**Entries shown**

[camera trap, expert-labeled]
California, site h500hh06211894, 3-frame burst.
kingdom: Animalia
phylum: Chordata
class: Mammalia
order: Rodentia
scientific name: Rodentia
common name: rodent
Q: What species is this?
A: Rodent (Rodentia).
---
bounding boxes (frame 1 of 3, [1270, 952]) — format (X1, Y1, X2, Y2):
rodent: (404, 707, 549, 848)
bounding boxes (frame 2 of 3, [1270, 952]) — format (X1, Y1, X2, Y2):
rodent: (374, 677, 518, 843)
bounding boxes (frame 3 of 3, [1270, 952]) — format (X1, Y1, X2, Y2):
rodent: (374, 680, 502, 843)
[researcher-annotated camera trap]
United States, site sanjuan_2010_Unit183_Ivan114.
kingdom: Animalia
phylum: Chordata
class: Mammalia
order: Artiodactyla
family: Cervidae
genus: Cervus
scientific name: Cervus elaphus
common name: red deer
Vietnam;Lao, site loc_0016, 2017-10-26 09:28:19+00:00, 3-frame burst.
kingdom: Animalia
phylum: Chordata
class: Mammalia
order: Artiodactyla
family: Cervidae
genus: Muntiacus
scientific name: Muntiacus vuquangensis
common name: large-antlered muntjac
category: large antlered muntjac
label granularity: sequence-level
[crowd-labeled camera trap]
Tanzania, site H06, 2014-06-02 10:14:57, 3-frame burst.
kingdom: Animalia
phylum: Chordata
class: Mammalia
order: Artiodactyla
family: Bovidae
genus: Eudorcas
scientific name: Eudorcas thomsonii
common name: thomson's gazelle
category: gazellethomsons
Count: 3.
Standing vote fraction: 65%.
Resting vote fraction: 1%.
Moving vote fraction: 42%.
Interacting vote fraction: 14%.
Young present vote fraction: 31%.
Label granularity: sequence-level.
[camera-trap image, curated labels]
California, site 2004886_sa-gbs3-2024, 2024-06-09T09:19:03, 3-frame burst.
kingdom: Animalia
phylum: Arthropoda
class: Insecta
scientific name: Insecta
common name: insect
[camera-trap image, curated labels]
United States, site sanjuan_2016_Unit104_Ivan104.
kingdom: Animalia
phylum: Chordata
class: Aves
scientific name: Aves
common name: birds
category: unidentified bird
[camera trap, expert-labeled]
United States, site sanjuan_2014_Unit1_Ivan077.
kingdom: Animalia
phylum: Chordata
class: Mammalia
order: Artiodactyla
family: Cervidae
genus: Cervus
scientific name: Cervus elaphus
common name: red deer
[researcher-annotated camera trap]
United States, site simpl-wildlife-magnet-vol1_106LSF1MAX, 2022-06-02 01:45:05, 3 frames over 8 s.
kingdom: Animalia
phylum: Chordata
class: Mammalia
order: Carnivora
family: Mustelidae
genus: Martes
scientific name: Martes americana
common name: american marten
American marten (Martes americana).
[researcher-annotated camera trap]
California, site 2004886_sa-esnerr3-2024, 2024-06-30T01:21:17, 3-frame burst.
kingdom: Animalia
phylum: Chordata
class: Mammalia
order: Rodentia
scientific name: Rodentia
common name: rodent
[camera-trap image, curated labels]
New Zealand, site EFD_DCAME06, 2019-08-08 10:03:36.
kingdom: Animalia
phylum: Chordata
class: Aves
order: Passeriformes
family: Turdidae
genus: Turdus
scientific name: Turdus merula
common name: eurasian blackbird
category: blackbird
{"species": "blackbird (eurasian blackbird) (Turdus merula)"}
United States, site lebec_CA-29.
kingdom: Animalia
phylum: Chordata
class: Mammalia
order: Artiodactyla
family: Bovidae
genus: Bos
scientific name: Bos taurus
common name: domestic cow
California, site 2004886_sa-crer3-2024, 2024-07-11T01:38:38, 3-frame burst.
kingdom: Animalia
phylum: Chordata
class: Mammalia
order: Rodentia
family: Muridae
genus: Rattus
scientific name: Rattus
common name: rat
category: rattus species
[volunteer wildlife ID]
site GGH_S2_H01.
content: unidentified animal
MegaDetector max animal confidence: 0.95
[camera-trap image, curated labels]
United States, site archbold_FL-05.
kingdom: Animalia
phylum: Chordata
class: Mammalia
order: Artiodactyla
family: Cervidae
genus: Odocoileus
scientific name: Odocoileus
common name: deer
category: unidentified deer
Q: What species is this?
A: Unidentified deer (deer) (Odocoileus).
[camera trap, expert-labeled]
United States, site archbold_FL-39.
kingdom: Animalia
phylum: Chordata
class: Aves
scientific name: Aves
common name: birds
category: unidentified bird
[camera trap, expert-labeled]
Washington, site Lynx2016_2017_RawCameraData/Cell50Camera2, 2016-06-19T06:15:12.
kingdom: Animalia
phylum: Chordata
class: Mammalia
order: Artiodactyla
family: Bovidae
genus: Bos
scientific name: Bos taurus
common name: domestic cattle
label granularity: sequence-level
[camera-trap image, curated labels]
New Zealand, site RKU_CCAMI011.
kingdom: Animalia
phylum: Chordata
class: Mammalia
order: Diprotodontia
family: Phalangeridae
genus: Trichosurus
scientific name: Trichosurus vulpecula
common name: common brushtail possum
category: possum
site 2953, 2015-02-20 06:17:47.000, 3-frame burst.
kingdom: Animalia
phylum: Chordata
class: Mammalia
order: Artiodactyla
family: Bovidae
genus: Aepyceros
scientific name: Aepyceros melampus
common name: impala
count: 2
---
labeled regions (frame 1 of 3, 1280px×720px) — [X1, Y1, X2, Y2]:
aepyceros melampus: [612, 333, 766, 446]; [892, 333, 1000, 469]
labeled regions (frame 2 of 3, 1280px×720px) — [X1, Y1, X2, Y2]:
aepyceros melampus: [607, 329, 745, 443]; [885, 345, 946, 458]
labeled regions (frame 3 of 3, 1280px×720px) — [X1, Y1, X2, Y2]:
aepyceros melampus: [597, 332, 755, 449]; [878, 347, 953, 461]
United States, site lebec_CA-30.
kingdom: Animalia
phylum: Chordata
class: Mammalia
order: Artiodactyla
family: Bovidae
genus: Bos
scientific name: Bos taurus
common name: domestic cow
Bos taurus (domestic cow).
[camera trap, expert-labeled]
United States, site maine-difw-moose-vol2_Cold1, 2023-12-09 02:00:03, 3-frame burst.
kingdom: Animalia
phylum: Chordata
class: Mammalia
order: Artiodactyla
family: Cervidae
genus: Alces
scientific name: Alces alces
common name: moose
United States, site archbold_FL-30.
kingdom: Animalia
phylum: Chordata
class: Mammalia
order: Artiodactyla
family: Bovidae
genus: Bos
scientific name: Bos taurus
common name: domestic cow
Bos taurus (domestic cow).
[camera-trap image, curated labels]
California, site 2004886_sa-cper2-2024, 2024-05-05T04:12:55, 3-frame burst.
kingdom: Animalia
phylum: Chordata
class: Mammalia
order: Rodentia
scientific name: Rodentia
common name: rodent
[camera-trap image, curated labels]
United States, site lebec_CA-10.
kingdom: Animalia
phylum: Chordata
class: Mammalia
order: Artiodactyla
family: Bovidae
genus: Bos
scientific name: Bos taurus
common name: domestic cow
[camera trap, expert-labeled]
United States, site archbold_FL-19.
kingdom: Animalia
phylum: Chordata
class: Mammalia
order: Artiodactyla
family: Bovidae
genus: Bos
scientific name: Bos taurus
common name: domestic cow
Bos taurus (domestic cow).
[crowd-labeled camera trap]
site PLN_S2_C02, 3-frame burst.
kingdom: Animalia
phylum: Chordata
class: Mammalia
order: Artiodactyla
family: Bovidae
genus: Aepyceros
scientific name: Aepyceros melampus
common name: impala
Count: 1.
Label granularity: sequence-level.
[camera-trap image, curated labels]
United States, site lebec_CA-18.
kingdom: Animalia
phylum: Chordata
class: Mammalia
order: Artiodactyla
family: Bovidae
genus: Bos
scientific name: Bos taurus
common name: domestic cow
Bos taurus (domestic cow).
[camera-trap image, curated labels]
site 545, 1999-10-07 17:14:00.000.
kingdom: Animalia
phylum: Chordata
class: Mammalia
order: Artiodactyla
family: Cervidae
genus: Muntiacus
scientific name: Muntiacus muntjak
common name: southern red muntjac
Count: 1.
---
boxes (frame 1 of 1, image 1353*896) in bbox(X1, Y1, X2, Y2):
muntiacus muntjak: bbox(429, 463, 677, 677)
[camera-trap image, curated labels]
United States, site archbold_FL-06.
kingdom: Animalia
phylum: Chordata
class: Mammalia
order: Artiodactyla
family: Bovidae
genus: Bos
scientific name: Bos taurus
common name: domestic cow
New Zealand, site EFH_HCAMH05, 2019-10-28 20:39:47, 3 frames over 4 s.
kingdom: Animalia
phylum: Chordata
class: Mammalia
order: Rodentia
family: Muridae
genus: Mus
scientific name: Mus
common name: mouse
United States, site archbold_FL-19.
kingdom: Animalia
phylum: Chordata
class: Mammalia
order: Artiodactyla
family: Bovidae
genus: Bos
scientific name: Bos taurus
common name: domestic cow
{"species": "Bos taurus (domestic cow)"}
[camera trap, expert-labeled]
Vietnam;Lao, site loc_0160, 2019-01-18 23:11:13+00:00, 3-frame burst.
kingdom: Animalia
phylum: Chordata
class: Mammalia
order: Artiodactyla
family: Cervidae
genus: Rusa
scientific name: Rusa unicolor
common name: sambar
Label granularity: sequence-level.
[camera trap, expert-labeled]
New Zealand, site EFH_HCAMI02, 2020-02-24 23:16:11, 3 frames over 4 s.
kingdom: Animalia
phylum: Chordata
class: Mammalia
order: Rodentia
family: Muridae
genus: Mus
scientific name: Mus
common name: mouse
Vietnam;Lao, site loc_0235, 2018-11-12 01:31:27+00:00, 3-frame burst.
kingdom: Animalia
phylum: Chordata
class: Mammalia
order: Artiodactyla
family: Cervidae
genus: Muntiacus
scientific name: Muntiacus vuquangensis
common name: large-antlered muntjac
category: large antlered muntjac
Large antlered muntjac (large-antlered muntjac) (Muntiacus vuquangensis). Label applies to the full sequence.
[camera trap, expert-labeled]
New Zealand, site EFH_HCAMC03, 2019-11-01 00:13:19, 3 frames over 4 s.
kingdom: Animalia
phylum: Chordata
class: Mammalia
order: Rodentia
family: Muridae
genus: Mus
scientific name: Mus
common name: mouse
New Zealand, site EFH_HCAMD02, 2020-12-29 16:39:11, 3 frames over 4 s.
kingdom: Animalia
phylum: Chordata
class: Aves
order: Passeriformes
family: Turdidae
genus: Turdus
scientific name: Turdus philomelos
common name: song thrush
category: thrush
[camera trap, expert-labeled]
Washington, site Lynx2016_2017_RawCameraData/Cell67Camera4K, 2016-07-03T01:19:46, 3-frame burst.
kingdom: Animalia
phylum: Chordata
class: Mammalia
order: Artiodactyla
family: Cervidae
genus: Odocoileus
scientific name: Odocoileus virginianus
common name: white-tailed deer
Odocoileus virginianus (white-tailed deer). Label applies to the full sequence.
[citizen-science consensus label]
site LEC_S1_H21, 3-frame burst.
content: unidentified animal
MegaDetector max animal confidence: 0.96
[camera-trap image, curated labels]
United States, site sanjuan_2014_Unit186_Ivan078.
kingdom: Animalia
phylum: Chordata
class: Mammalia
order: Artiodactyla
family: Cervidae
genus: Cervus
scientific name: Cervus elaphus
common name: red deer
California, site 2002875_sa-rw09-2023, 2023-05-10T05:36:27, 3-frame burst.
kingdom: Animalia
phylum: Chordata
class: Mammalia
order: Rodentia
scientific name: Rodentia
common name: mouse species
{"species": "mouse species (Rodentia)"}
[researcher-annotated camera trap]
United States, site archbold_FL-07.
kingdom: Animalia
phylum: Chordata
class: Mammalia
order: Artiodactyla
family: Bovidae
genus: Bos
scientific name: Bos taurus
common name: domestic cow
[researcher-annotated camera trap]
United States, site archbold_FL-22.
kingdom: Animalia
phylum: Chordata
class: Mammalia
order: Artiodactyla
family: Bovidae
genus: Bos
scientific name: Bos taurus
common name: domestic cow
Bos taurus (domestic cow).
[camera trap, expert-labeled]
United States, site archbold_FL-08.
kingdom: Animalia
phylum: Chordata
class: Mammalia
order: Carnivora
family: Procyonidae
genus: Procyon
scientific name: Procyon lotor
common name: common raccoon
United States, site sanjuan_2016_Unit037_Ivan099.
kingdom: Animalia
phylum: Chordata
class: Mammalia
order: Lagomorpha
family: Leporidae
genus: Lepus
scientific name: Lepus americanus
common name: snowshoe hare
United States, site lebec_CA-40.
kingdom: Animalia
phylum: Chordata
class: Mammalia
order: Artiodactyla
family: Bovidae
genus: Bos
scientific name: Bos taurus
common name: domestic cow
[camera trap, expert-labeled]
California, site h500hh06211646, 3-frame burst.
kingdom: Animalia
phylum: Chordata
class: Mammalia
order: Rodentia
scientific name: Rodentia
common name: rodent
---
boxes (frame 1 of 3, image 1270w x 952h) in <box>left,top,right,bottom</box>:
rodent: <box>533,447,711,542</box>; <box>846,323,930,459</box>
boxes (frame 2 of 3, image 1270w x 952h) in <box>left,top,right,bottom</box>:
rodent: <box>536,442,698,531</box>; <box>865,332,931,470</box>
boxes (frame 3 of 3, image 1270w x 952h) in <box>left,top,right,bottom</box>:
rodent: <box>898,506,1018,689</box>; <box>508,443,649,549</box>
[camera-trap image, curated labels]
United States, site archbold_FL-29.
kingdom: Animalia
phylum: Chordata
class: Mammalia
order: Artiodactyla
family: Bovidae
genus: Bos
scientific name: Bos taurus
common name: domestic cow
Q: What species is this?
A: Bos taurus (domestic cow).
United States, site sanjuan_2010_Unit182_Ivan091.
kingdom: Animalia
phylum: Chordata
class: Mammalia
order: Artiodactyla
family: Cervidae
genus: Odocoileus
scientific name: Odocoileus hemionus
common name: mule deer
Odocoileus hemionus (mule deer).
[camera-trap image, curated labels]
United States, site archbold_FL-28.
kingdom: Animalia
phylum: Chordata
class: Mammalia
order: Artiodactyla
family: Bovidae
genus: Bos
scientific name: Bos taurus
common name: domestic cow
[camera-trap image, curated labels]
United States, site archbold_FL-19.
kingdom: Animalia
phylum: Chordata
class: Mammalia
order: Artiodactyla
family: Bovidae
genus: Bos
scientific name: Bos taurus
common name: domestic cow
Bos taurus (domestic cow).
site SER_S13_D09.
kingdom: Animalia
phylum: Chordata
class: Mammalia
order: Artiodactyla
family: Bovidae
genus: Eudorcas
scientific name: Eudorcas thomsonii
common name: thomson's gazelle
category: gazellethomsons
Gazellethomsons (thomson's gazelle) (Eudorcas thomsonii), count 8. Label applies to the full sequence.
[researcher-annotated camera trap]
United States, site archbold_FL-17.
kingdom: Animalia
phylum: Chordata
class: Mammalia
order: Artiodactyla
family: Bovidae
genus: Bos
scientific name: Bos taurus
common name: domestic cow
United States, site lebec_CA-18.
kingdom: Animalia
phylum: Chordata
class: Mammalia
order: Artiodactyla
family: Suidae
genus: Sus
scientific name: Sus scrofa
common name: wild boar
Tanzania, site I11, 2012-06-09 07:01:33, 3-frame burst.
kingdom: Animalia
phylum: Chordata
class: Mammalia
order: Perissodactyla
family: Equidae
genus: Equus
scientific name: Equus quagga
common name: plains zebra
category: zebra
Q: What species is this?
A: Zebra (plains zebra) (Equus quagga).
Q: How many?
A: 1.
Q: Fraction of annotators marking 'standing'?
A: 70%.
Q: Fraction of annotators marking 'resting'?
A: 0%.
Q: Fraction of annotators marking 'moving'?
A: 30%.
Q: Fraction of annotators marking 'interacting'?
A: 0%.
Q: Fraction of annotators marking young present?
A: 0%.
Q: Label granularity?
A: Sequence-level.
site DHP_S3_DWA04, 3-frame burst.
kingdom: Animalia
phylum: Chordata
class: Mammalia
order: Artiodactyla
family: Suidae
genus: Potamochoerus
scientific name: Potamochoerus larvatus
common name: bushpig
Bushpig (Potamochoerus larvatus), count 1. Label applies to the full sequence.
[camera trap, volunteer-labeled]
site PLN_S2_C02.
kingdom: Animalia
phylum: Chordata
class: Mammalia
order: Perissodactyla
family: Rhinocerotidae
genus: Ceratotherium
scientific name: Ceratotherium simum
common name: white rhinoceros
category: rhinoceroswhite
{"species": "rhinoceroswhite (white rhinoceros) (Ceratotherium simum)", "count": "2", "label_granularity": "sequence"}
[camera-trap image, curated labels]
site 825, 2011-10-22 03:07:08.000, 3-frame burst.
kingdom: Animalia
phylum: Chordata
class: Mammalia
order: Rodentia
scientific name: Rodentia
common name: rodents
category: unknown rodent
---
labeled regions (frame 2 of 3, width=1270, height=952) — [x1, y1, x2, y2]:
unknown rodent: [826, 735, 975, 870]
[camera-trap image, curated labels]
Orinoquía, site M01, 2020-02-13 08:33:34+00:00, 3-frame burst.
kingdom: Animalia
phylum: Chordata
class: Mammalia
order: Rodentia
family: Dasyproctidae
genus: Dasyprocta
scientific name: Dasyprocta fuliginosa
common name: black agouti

**What is being asked**
Only lines containing the word "volunteer" should appear in the answer, and every such line from the records above must be there.

**Response area**
[volunteer wildlife ID]
[camera trap, volunteer-labeled]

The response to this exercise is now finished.